* **Data lines**
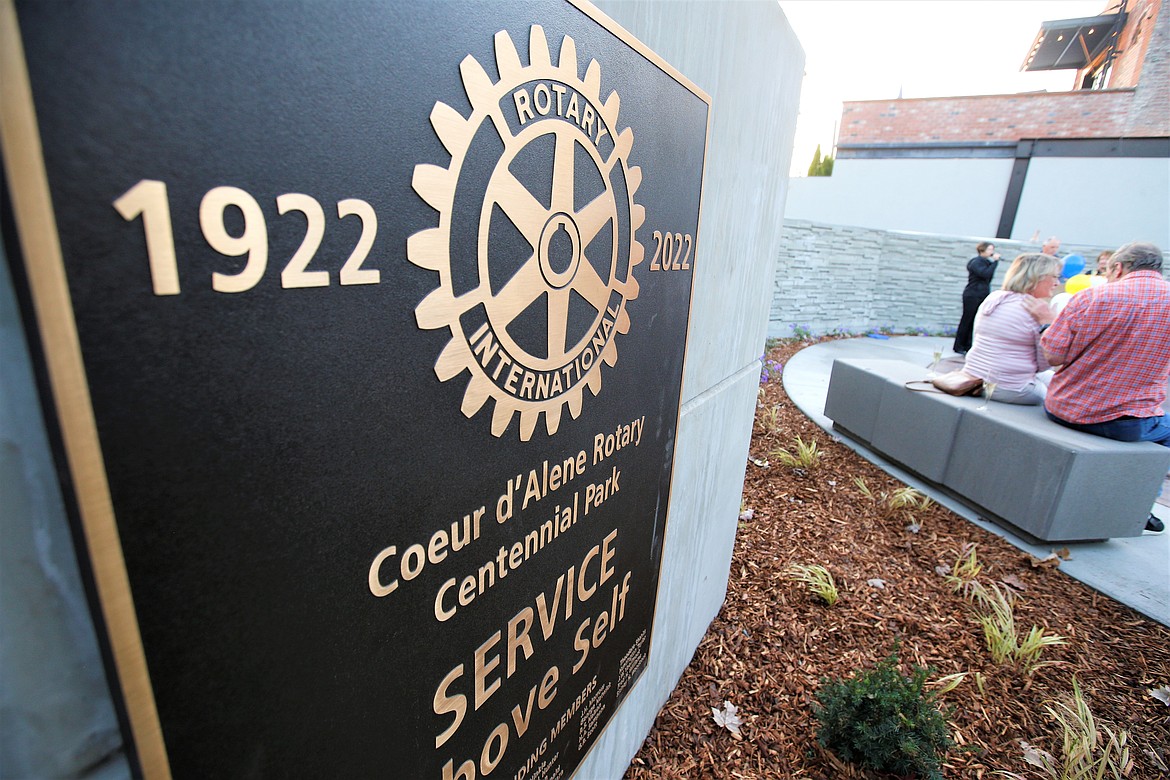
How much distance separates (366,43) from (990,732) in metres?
3.09

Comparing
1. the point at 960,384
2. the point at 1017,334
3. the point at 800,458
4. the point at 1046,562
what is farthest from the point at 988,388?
the point at 800,458

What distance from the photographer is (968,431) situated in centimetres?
404

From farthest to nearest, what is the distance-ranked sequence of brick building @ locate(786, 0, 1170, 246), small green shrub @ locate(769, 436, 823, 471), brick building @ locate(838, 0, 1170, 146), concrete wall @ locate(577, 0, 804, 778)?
brick building @ locate(786, 0, 1170, 246) < brick building @ locate(838, 0, 1170, 146) < small green shrub @ locate(769, 436, 823, 471) < concrete wall @ locate(577, 0, 804, 778)

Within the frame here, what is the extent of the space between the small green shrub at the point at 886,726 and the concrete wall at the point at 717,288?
625 mm

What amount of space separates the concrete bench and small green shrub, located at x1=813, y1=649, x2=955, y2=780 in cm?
220

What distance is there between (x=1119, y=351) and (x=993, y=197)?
1545 cm

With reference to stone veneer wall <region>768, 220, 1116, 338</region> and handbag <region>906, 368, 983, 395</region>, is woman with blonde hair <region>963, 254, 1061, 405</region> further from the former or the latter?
stone veneer wall <region>768, 220, 1116, 338</region>

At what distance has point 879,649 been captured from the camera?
8.70ft

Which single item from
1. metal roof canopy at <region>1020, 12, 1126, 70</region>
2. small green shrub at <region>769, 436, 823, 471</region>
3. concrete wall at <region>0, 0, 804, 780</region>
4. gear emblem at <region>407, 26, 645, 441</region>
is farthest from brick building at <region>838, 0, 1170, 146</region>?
gear emblem at <region>407, 26, 645, 441</region>

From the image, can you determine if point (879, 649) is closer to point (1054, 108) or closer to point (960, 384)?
point (960, 384)

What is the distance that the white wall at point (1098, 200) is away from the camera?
46.1 feet

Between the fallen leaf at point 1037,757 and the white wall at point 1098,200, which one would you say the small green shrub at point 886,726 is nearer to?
the fallen leaf at point 1037,757

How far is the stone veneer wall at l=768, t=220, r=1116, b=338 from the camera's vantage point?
1076 centimetres

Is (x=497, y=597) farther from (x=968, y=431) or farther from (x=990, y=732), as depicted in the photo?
(x=968, y=431)
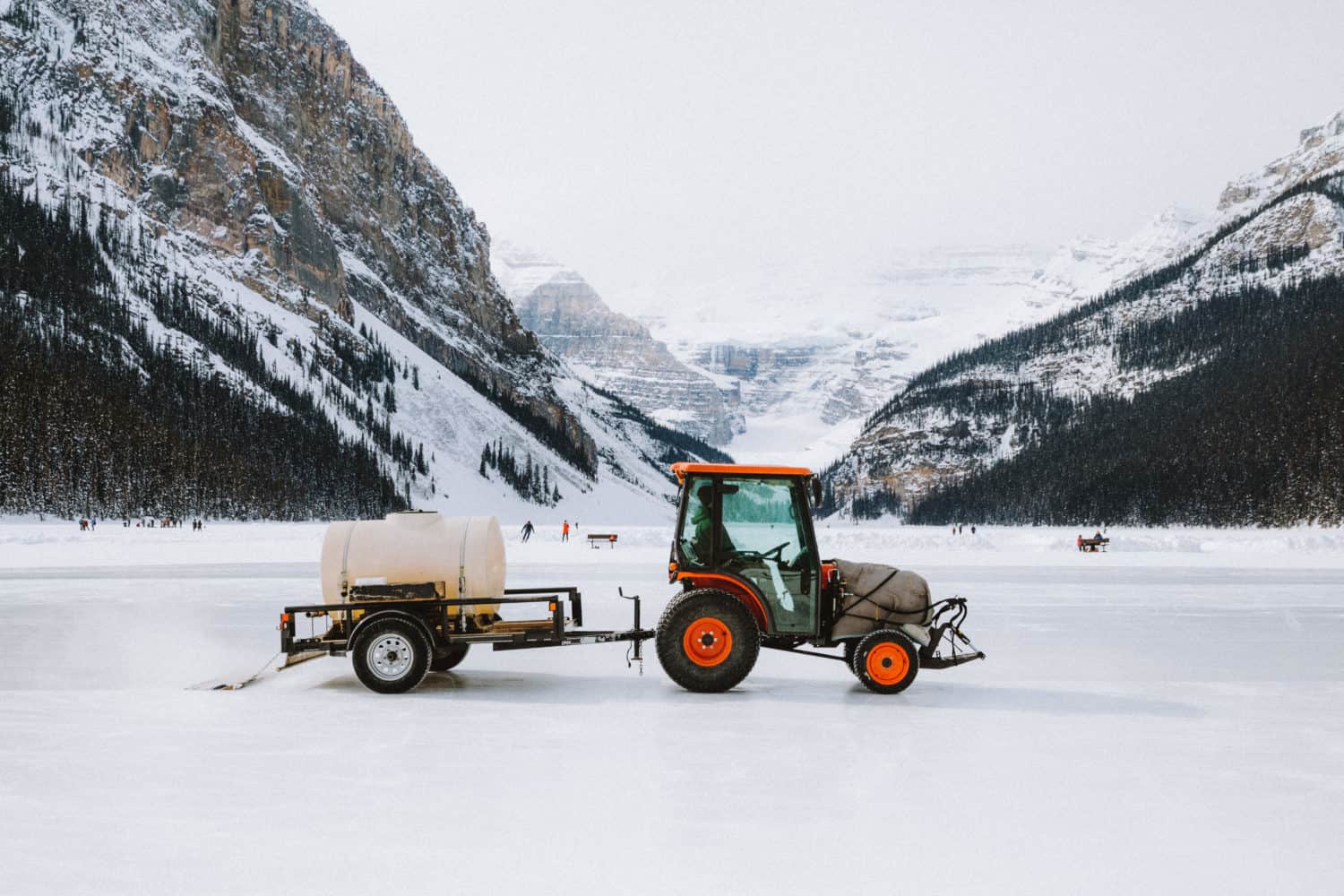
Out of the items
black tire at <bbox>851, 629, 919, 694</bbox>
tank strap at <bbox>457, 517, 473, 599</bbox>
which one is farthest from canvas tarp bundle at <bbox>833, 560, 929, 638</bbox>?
tank strap at <bbox>457, 517, 473, 599</bbox>

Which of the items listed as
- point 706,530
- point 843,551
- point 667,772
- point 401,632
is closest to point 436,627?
point 401,632

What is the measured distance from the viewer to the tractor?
39.4 feet

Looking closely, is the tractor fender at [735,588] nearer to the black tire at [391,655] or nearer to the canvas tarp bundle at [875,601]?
the canvas tarp bundle at [875,601]

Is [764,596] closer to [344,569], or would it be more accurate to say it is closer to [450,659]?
[450,659]

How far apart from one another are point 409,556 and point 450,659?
2163 millimetres

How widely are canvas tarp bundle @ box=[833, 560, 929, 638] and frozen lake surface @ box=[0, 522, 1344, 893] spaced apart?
2.70ft

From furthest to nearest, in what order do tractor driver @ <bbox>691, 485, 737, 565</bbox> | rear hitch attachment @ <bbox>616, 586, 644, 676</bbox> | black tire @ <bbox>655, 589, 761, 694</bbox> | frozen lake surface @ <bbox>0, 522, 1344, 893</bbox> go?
rear hitch attachment @ <bbox>616, 586, 644, 676</bbox> → tractor driver @ <bbox>691, 485, 737, 565</bbox> → black tire @ <bbox>655, 589, 761, 694</bbox> → frozen lake surface @ <bbox>0, 522, 1344, 893</bbox>

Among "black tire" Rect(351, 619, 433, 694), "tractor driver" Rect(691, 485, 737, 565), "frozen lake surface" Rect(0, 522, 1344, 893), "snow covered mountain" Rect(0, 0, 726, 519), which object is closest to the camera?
"frozen lake surface" Rect(0, 522, 1344, 893)

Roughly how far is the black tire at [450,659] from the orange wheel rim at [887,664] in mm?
5049

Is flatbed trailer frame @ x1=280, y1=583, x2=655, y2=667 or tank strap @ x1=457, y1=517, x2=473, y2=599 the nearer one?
flatbed trailer frame @ x1=280, y1=583, x2=655, y2=667

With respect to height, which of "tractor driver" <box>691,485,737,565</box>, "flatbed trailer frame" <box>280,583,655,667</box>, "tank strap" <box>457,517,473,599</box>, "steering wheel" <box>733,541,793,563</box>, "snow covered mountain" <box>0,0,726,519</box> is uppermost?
"snow covered mountain" <box>0,0,726,519</box>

* **Short exercise**
Copy out all of the records above word for word, leaving out the pictures.

* **Final result**
How much distance separates (366,43) from (990,732) in metres?
3.09

Comparing
1. the point at 960,384
2. the point at 1017,334
3. the point at 800,458
4. the point at 1046,562
what is farthest from the point at 988,388?
the point at 800,458

What distance from the photographer is (968,431) situated in centimetres?
404

From farthest to nearest, what is the distance-ranked sequence of brick building @ locate(786, 0, 1170, 246), small green shrub @ locate(769, 436, 823, 471), brick building @ locate(838, 0, 1170, 146), concrete wall @ locate(577, 0, 804, 778)?
brick building @ locate(786, 0, 1170, 246) < brick building @ locate(838, 0, 1170, 146) < small green shrub @ locate(769, 436, 823, 471) < concrete wall @ locate(577, 0, 804, 778)

Within the frame here, what is the extent of the space between the small green shrub at the point at 886,726 and the concrete wall at the point at 717,288?
625 mm

What amount of space separates the concrete bench and small green shrub, located at x1=813, y1=649, x2=955, y2=780 in cm?
220

What distance is there between (x=1119, y=351) and (x=993, y=197)?
1545 cm

With reference to stone veneer wall <region>768, 220, 1116, 338</region> and handbag <region>906, 368, 983, 395</region>, is woman with blonde hair <region>963, 254, 1061, 405</region> further from the former or the latter?
stone veneer wall <region>768, 220, 1116, 338</region>

At what distance has point 879,649 been captured from the camera?
8.70ft

Which single item from
1. metal roof canopy at <region>1020, 12, 1126, 70</region>
2. small green shrub at <region>769, 436, 823, 471</region>
3. concrete wall at <region>0, 0, 804, 780</region>
4. gear emblem at <region>407, 26, 645, 441</region>
is farthest from brick building at <region>838, 0, 1170, 146</region>?
gear emblem at <region>407, 26, 645, 441</region>

From the image, can you determine if point (879, 649) is closer to point (1054, 108) or closer to point (960, 384)?
point (960, 384)

What is the distance that the white wall at point (1098, 200) is away from the camera?
46.1 feet

Between the fallen leaf at point 1037,757 and the white wall at point 1098,200, which one would you say the small green shrub at point 886,726 is nearer to?
the fallen leaf at point 1037,757

How far is the stone veneer wall at l=768, t=220, r=1116, b=338 from the camera's vantage point?
1076 centimetres

Is (x=497, y=597) farther from (x=968, y=431) or farther from (x=990, y=732), as depicted in the photo?
(x=968, y=431)
Out of the items
black tire at <bbox>851, 629, 919, 694</bbox>
tank strap at <bbox>457, 517, 473, 599</bbox>
which one is farthest from canvas tarp bundle at <bbox>833, 560, 929, 638</bbox>?
tank strap at <bbox>457, 517, 473, 599</bbox>

Which of the items listed as
- point 706,530
- point 843,551
- point 667,772
- point 401,632
is closest to point 436,627?
point 401,632

What is the measured distance from the viewer to the tractor?
39.4 feet

Looking closely, is the tractor fender at [735,588] nearer to the black tire at [391,655] or nearer to the canvas tarp bundle at [875,601]?
the canvas tarp bundle at [875,601]

Is [764,596] closer to [344,569], or would it be more accurate to say it is closer to [450,659]?
[450,659]

How far apart from one another are point 409,556 and point 450,659?
2163 millimetres

How widely are canvas tarp bundle @ box=[833, 560, 929, 638] and frozen lake surface @ box=[0, 522, 1344, 893] spaced apart?
2.70ft

From furthest to nearest, in what order do tractor driver @ <bbox>691, 485, 737, 565</bbox> | rear hitch attachment @ <bbox>616, 586, 644, 676</bbox> | black tire @ <bbox>655, 589, 761, 694</bbox> | frozen lake surface @ <bbox>0, 522, 1344, 893</bbox> go?
rear hitch attachment @ <bbox>616, 586, 644, 676</bbox> → tractor driver @ <bbox>691, 485, 737, 565</bbox> → black tire @ <bbox>655, 589, 761, 694</bbox> → frozen lake surface @ <bbox>0, 522, 1344, 893</bbox>

Among "black tire" Rect(351, 619, 433, 694), "tractor driver" Rect(691, 485, 737, 565), "frozen lake surface" Rect(0, 522, 1344, 893), "snow covered mountain" Rect(0, 0, 726, 519), which object is closest to the camera?
"frozen lake surface" Rect(0, 522, 1344, 893)

Roughly how far is the black tire at [450,659] from the orange wheel rim at [887,664] in mm?
5049

Is flatbed trailer frame @ x1=280, y1=583, x2=655, y2=667 or tank strap @ x1=457, y1=517, x2=473, y2=599 the nearer one?
flatbed trailer frame @ x1=280, y1=583, x2=655, y2=667

With respect to height, which of "tractor driver" <box>691,485,737,565</box>, "flatbed trailer frame" <box>280,583,655,667</box>, "tank strap" <box>457,517,473,599</box>, "steering wheel" <box>733,541,793,563</box>, "snow covered mountain" <box>0,0,726,519</box> is uppermost?
"snow covered mountain" <box>0,0,726,519</box>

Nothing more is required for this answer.